• _INSTRUCTIONS FOR THE TASK_
From the entries that follow, reproduce exactly and only the lines from the line with "genus: Aepyceros" to the line with "scientific name: Muridae", endpoints included.
── EXERCISE DATA
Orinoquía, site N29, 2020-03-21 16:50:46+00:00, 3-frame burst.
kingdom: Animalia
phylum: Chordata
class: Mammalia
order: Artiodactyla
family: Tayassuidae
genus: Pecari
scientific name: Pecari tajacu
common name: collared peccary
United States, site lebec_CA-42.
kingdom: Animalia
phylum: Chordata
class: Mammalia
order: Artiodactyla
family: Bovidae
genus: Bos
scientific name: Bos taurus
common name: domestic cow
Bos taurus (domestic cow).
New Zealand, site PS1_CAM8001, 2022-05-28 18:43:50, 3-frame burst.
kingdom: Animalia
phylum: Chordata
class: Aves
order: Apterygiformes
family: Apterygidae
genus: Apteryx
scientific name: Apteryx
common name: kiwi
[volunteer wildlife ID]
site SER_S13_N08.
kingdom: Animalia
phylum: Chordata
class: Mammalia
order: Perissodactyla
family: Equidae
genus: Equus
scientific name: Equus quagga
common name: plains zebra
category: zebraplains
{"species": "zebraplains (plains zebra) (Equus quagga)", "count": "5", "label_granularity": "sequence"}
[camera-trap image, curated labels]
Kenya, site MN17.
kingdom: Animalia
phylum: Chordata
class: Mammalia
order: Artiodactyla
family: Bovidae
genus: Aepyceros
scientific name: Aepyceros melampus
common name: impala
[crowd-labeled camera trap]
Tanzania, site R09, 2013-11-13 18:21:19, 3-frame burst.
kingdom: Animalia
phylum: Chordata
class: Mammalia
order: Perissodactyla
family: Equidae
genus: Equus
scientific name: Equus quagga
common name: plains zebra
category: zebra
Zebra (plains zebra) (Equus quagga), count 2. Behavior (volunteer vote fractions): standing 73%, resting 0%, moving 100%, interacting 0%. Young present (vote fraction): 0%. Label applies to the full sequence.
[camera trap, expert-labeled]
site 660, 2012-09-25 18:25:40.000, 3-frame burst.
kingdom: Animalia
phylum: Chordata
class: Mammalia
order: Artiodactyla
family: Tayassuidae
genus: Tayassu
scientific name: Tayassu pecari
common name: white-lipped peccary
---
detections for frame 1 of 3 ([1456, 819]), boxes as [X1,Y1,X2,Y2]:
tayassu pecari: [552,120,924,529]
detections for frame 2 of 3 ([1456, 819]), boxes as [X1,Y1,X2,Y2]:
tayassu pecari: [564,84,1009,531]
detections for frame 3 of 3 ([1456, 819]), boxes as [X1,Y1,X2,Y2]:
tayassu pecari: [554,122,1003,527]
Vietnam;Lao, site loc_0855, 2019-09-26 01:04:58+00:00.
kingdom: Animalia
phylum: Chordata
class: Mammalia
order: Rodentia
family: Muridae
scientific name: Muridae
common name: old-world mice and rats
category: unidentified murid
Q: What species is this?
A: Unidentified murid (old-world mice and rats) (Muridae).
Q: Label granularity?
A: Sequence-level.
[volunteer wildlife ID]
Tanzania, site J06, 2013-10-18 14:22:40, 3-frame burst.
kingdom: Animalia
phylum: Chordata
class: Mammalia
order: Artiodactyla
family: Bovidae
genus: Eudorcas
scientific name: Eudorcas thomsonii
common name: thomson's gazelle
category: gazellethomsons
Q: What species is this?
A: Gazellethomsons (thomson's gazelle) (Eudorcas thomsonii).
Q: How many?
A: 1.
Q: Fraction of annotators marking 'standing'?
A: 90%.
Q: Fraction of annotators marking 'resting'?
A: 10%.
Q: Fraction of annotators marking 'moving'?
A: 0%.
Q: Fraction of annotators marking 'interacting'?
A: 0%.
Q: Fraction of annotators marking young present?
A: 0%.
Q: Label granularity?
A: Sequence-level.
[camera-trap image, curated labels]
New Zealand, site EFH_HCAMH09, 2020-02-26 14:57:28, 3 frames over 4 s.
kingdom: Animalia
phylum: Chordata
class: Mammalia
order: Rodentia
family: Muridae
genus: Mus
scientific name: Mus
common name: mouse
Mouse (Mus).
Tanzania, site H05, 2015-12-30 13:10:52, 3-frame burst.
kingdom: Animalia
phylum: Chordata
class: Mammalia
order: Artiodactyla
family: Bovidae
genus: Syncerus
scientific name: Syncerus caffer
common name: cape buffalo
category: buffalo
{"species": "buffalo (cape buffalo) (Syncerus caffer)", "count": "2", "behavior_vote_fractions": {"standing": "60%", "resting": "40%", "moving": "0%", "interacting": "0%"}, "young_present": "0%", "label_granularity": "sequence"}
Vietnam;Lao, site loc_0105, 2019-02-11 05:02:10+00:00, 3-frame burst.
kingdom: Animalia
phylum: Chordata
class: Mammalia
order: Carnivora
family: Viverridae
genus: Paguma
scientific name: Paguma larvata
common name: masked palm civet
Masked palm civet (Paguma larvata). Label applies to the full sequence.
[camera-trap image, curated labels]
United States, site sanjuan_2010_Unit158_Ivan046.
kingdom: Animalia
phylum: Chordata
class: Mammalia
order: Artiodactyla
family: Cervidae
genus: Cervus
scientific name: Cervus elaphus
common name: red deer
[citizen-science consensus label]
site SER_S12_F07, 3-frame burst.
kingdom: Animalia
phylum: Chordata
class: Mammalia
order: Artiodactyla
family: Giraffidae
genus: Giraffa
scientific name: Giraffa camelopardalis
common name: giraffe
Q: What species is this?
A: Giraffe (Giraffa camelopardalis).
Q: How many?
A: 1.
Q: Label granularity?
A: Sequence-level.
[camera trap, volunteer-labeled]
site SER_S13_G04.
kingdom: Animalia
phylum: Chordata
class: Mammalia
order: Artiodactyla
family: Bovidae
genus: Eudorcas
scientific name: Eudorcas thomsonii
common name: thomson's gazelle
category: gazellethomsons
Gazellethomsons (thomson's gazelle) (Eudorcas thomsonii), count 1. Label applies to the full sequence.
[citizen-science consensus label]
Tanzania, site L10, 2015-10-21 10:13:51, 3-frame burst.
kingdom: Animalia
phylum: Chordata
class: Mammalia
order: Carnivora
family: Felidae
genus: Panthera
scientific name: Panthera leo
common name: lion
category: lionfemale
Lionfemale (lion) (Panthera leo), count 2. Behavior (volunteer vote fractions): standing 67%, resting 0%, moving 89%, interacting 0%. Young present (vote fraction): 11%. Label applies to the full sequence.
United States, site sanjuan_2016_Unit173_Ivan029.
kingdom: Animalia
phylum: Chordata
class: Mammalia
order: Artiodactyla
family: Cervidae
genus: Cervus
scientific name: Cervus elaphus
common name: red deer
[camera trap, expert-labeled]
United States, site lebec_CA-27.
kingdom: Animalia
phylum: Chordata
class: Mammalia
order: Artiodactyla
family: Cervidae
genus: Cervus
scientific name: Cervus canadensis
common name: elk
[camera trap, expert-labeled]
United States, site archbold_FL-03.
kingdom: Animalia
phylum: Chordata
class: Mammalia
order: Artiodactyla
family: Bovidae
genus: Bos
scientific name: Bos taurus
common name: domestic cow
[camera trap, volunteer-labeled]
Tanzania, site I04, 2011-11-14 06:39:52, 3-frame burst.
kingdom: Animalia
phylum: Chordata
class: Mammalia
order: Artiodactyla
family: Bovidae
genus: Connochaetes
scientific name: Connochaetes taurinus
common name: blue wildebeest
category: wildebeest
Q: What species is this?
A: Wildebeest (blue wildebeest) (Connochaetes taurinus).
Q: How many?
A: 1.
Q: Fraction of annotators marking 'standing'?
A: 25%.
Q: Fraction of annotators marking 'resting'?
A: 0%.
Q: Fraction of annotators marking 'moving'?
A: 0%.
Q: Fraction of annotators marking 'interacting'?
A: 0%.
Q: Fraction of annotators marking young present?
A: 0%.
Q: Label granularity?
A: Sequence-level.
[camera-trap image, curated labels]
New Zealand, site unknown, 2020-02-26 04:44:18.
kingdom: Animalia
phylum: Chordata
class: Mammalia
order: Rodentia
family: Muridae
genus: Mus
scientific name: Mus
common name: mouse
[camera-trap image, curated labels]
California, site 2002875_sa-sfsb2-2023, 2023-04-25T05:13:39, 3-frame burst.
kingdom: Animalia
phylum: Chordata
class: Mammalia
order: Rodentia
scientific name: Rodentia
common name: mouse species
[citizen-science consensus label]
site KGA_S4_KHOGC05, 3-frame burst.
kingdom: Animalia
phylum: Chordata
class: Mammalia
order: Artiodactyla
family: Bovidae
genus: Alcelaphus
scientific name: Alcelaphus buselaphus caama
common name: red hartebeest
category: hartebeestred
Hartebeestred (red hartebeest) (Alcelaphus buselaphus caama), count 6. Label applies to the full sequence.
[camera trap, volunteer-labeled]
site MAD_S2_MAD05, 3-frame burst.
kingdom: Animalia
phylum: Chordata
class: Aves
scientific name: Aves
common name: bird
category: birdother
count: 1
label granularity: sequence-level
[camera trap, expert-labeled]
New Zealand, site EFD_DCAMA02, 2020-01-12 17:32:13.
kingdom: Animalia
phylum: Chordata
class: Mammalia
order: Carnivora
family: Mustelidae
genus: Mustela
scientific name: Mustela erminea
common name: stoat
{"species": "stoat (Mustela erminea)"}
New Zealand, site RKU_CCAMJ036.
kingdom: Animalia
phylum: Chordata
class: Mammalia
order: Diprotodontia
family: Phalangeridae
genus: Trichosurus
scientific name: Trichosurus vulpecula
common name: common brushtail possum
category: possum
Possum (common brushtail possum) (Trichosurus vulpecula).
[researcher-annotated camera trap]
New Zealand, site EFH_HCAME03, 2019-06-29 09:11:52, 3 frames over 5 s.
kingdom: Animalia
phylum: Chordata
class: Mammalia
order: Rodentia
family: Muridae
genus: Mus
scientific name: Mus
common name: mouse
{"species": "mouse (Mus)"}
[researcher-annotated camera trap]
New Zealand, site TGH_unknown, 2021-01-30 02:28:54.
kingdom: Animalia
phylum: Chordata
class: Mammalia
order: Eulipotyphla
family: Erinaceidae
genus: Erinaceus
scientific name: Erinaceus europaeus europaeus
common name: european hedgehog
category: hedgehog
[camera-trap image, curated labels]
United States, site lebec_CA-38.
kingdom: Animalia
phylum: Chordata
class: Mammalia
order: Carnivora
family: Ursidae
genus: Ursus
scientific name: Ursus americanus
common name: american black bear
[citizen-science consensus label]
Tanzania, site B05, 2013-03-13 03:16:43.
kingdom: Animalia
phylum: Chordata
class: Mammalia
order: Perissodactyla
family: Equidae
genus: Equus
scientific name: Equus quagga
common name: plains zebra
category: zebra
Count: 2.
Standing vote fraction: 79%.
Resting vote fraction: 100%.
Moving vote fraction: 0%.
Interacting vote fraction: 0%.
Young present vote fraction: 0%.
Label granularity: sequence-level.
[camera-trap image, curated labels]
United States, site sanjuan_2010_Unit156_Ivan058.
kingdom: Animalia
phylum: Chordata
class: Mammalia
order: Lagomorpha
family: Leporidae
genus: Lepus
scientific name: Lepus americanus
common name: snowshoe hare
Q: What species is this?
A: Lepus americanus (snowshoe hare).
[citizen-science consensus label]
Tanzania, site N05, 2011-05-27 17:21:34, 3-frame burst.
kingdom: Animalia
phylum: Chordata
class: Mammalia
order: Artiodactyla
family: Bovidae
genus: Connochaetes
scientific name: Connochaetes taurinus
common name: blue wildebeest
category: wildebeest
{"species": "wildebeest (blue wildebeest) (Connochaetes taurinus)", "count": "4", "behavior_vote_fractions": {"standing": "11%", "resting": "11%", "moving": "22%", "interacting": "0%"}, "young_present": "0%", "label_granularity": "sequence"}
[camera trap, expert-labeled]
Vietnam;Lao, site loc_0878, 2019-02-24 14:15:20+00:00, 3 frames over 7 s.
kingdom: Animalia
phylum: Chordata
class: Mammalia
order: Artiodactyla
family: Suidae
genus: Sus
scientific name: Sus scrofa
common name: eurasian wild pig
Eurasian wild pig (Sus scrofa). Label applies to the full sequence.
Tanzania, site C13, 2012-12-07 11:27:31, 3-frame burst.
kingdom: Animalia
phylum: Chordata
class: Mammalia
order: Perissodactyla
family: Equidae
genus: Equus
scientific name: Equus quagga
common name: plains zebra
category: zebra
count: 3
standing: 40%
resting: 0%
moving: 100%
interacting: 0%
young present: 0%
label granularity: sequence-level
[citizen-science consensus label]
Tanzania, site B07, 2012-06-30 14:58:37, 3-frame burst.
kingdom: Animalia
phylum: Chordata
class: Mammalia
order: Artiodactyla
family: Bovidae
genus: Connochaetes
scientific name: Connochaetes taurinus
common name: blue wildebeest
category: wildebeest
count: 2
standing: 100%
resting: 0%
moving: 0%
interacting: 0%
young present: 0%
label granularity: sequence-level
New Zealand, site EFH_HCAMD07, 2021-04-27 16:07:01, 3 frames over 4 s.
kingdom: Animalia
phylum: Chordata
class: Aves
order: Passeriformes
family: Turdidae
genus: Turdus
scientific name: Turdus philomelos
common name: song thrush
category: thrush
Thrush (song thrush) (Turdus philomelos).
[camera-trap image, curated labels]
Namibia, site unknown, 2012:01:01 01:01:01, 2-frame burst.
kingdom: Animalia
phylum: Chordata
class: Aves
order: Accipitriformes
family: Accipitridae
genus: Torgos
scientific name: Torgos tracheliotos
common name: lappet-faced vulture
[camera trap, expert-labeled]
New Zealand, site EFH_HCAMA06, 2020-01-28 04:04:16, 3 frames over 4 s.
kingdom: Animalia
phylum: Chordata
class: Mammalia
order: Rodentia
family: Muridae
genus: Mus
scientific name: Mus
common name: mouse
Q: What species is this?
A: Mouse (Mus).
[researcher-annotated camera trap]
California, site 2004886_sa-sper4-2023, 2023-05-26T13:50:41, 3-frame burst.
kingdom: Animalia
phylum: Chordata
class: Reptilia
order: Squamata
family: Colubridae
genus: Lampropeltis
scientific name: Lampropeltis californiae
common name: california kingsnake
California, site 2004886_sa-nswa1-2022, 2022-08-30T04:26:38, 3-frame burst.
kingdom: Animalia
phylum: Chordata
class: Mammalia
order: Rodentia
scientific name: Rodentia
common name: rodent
────
• _REPLY TO THE EXERCISE_
genus: Aepyceros
scientific name: Aepyceros melampus
common name: impala
[crowd-labeled camera trap]
Tanzania, site R09, 2013-11-13 18:21:19, 3-frame burst.
kingdom: Animalia
phylum: Chordata
class: Mammalia
order: Perissodactyla
family: Equidae
genus: Equus
scientific name: Equus quagga
common name: plains zebra
category: zebra
Zebra (plains zebra) (Equus quagga), count 2. Behavior (volunteer vote fractions): standing 73%, resting 0%, moving 100%, interacting 0%. Young present (vote fraction): 0%. Label applies to the full sequence.
[camera trap, expert-labeled]
site 660, 2012-09-25 18:25:40.000, 3-frame burst.
kingdom: Animalia
phylum: Chordata
class: Mammalia
order: Artiodactyla
family: Tayassuidae
genus: Tayassu
scientific name: Tayassu pecari
common name: white-lipped peccary
---
detections for frame 1 of 3 ([1456, 819]), boxes as [X1,Y1,X2,Y2]:
tayassu pecari: [552,120,924,529]
detections for frame 2 of 3 ([1456, 819]), boxes as [X1,Y1,X2,Y2]:
tayassu pecari: [564,84,1009,531]
detections for frame 3 of 3 ([1456, 819]), boxes as [X1,Y1,X2,Y2]:
tayassu pecari: [554,122,1003,527]
Vietnam;Lao, site loc_0855, 2019-09-26 01:04:58+00:00.
kingdom: Animalia
phylum: Chordata
class: Mammalia
order: Rodentia
family: Muridae
scientific name: Muridae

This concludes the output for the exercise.